Developments and Obstacles in Chinese eBook Market

Developments and Obstacles in Chinese eBook Market
Notice: This research summary and analysis were automatically generated using AI technology. For absolute accuracy, please refer to the [Original Paper Viewer] below or the Original ArXiv Source.

The purpose of this study was to provide insights into the eBook market in China through case studies on eBook companies and a survey research with individual eBook users. The information from three companies, Beijing Superstar Electric Company, Beijing Founder APABI Technology Limited, and Beijing Sursen Electronic Technology Company Limited, showed that the B2B market has been developed due to the huge requirement from organization customers, universities libraries in particularly, and the B2C market is still immature. The information from interviews and relative data revealed that both Superstar and Sursen have serious copyright infringement which is an important problem impeding the further development of the eBook market. The questionnaire explored awareness, purchase, reading and other experiences of eBook end-users. Questions indicated that readers were attracted by the technical advantages including costless to copy, easy to transfer, searchable and easy to store, but did not want to pay for eBooks. Because the computers, especially desktop PCs, were the main device for reading and the CRT displays were massive used while there were few dedicated reading device in the market, many eBook end-users still preferred to read extended passages of text on papers rather than screens. Today the copyrights issue, user acceptance and the reading device are three significant obstacles for eBook industry in China.


💡 Research Summary

The paper provides a comprehensive examination of the Chinese e‑book market, focusing on its historical development, current structure, and the key obstacles that hinder its full maturation. Using the International Digital Publishing Forum’s (IDPF) “E‑publishing Ecology” framework, the author categorizes market participants into roles (originators, intermediaries, end‑users), objects (content, rights, products), interactions, and authorities (technical standards, law, norms). Data were collected through in‑depth interviews with executives from three leading e‑book firms—Beijing Superstar Electric Company, Beijing Founder APABI Technology Limited, and Beijing Sursen Electronic Technology Company Limited—and through a questionnaire distributed online to 320 individual users in September 2006.

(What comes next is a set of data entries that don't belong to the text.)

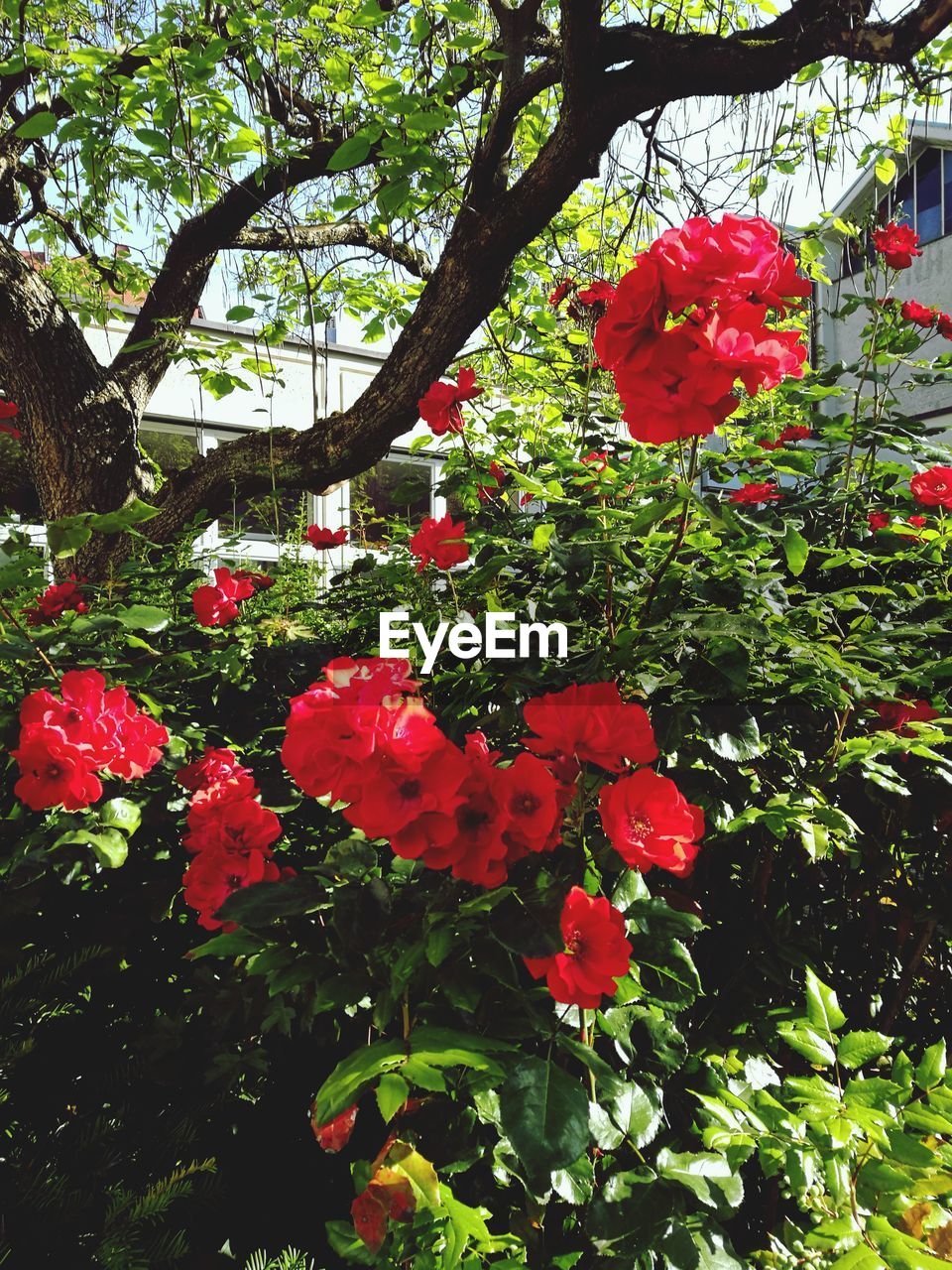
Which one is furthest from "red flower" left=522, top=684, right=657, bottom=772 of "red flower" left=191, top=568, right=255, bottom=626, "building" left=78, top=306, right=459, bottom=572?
"building" left=78, top=306, right=459, bottom=572

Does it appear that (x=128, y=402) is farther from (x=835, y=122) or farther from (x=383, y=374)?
(x=835, y=122)

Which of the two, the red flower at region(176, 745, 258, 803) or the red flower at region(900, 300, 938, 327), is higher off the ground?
the red flower at region(900, 300, 938, 327)

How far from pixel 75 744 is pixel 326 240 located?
396 cm

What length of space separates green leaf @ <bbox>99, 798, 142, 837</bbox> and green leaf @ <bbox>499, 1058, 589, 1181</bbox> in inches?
29.7

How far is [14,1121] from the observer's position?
113 centimetres

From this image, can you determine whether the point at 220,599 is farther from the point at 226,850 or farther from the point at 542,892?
the point at 542,892

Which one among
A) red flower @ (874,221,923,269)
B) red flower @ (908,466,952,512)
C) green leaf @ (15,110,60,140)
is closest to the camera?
red flower @ (908,466,952,512)

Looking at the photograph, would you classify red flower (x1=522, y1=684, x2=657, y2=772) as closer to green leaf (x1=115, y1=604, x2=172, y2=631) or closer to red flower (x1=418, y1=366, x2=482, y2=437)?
green leaf (x1=115, y1=604, x2=172, y2=631)

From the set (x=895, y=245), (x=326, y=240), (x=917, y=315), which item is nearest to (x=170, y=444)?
(x=326, y=240)

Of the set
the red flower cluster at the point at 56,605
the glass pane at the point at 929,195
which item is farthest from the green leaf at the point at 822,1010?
the glass pane at the point at 929,195

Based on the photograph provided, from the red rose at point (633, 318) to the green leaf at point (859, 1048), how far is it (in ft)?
2.74

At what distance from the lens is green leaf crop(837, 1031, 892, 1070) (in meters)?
0.97

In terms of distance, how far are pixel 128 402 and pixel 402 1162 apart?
3.83 metres

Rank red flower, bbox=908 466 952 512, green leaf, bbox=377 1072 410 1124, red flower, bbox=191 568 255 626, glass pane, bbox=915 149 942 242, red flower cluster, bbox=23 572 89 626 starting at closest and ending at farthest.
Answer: green leaf, bbox=377 1072 410 1124
red flower, bbox=908 466 952 512
red flower cluster, bbox=23 572 89 626
red flower, bbox=191 568 255 626
glass pane, bbox=915 149 942 242
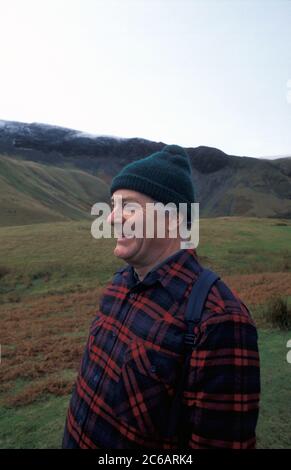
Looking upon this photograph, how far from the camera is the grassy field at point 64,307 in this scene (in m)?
6.80

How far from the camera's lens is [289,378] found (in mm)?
8141

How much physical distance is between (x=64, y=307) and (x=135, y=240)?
1677 cm

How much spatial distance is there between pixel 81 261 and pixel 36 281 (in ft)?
14.6

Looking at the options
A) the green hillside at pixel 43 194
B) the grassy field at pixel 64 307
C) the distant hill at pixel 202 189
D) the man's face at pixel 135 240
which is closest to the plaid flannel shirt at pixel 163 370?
the man's face at pixel 135 240

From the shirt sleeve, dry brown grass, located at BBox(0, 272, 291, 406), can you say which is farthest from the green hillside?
the shirt sleeve

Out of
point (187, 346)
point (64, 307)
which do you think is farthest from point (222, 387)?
point (64, 307)

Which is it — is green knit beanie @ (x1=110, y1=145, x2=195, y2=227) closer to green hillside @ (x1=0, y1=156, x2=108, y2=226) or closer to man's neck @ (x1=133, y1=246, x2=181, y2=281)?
man's neck @ (x1=133, y1=246, x2=181, y2=281)

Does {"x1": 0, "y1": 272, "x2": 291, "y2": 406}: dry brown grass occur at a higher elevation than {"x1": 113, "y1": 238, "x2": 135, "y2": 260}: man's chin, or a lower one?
lower

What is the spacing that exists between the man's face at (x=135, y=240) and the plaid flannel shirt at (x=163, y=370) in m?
0.13

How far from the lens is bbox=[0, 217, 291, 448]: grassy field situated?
268 inches

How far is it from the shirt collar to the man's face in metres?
0.11

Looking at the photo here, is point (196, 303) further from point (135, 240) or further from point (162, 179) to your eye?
point (162, 179)

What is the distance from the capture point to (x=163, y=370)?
2381mm
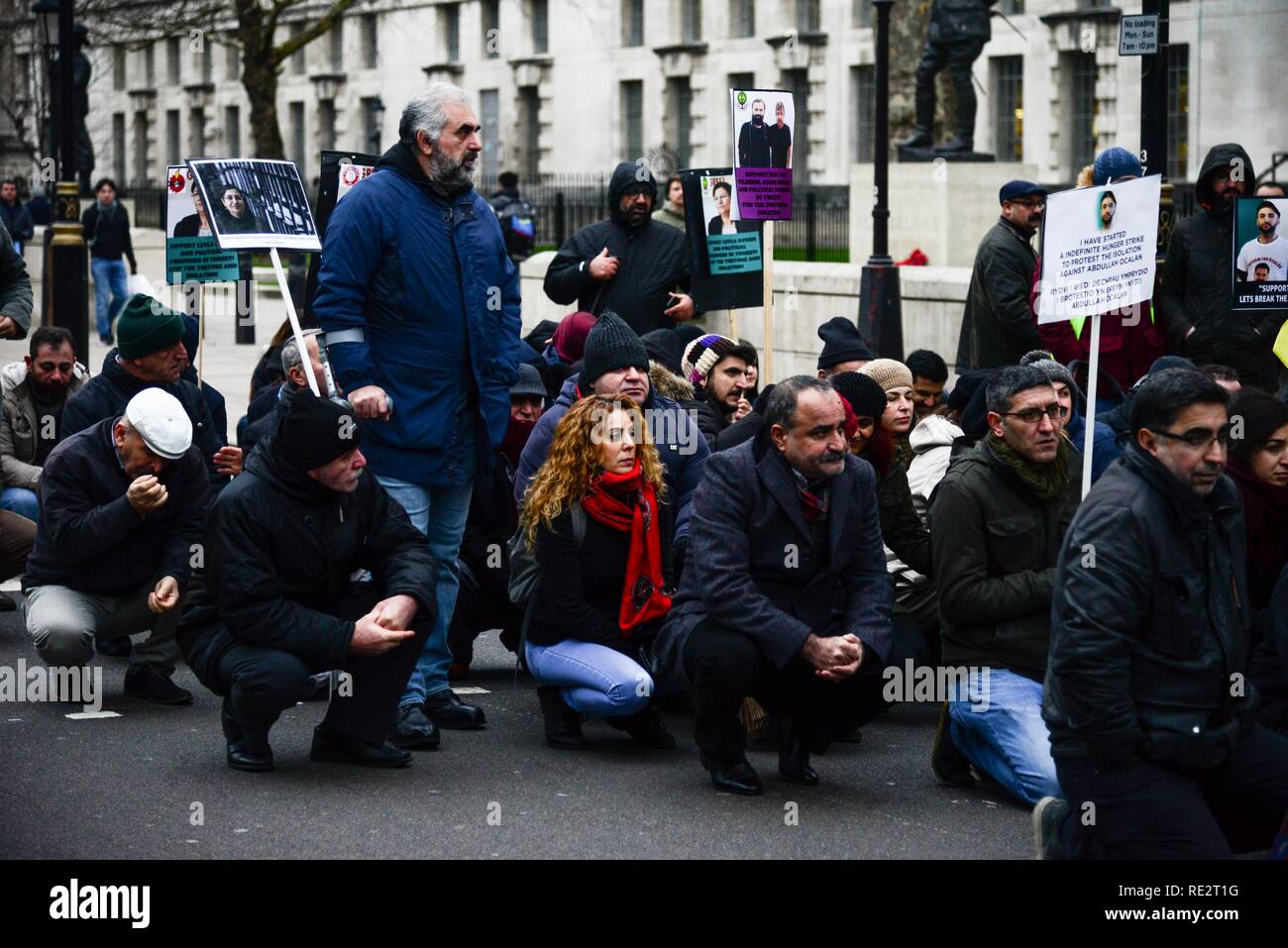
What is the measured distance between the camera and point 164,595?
725 cm

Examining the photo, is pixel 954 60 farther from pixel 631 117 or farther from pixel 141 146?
pixel 141 146

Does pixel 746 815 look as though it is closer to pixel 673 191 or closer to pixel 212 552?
pixel 212 552

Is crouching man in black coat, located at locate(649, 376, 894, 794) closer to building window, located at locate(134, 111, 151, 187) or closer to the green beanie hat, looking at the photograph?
the green beanie hat

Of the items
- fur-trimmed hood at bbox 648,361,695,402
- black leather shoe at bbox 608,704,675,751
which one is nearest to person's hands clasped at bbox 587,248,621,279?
fur-trimmed hood at bbox 648,361,695,402

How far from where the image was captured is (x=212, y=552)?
639 cm

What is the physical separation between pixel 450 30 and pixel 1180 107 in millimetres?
24232

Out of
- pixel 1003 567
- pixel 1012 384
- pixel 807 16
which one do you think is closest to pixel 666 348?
pixel 1012 384

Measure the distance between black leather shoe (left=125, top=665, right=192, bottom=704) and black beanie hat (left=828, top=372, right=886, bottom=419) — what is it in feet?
8.72

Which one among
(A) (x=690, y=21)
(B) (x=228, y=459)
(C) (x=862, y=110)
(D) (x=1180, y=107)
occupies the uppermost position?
(A) (x=690, y=21)

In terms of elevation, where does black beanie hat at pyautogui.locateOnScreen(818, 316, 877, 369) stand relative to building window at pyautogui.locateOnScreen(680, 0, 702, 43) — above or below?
below

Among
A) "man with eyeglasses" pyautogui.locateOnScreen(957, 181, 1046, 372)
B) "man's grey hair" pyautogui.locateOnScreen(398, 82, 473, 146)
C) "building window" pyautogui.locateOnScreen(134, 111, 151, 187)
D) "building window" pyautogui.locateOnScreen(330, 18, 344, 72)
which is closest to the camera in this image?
"man's grey hair" pyautogui.locateOnScreen(398, 82, 473, 146)

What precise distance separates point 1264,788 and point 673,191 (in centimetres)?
826

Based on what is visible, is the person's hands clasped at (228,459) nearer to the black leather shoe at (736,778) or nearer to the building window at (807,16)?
the black leather shoe at (736,778)

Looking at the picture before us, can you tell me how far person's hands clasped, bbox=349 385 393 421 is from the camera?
21.7ft
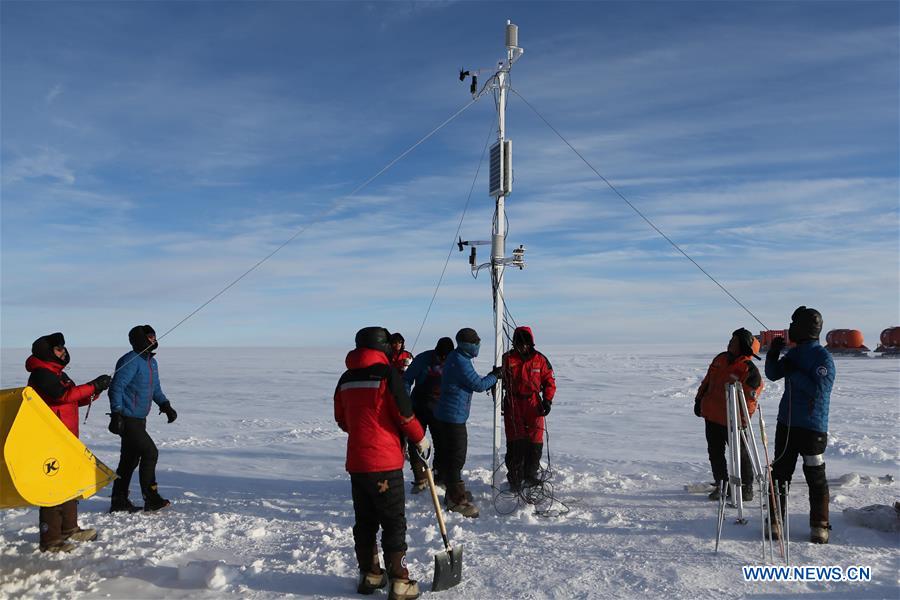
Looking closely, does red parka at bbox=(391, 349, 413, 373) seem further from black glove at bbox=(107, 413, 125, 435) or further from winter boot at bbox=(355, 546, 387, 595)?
winter boot at bbox=(355, 546, 387, 595)

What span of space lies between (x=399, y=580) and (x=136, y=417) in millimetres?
3832

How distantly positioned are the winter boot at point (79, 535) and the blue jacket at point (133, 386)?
4.06ft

The historical narrative divides the market evolution into four phases. The “Primitive Stage” (1995‑1999) began with government‑sponsored CD‑ROM journal projects and the launch of the National Digital Library, establishing the first large‑scale digitisation efforts. The “Trial and Error Phase” (2000‑2001) coincided with the global dot‑com bust; early B2C portals such as people.com and bookoo.com collapsed, demonstrating that pure consumer‑direct models were not viable in the Chinese context at that time. The “Developing Period” (2002‑2004) saw firms pivot to a B2B strategy, selling bulk e‑book licences to universities and public libraries. This shift generated reliable revenue streams and allowed companies to survive the market downturn. The most recent period (2005‑present) is characterised by a stable B2B segment but a still‑immature B2C market, hampered by three inter‑related problems: pervasive copyright infringement, weak consumer willingness to pay, and the lack of dedicated reading devices.

Case studies reveal that both Superstar and Sursen have engaged in extensive unauthorised digitisation, exposing them to legal risk and undermining confidence in the market’s legitimacy. Founder APABI, while employing more robust DRM solutions, still confronts high licensing costs and limited consumer reach. All three firms report that university libraries constitute the bulk of their sales, with contracts often amounting to millions of Chinese yuan for tens of thousands of titles.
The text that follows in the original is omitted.